• **Input records**:
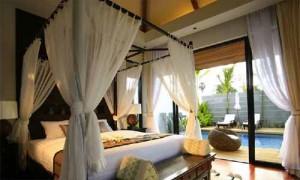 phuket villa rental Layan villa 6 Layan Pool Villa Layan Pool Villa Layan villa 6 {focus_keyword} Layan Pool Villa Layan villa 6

---

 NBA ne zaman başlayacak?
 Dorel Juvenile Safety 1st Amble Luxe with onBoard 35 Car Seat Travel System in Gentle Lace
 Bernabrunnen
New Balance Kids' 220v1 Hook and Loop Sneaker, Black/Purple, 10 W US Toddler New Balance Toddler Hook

==

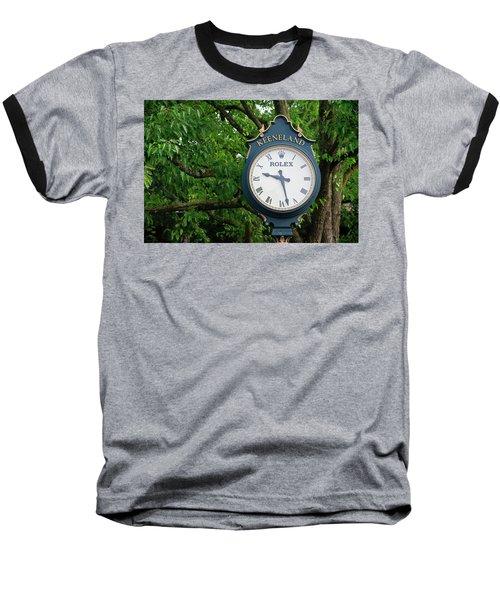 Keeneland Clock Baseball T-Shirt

• **Directions**: What you return must be the lines above that run from the line with "NBA ne zaman başlayacak?" to the line with "New Balance Kids'", inclusive, each copied exactly.

• **Reply to the exercise**:
 NBA ne zaman başlayacak?
 Dorel Juvenile Safety 1st Amble Luxe with onBoard 35 Car Seat Travel System in Gentle Lace
 Bernabrunnen
New Balance Kids' 220v1 Hook and Loop Sneaker, Black/Purple, 10 W US Toddler New Balance Toddler Hook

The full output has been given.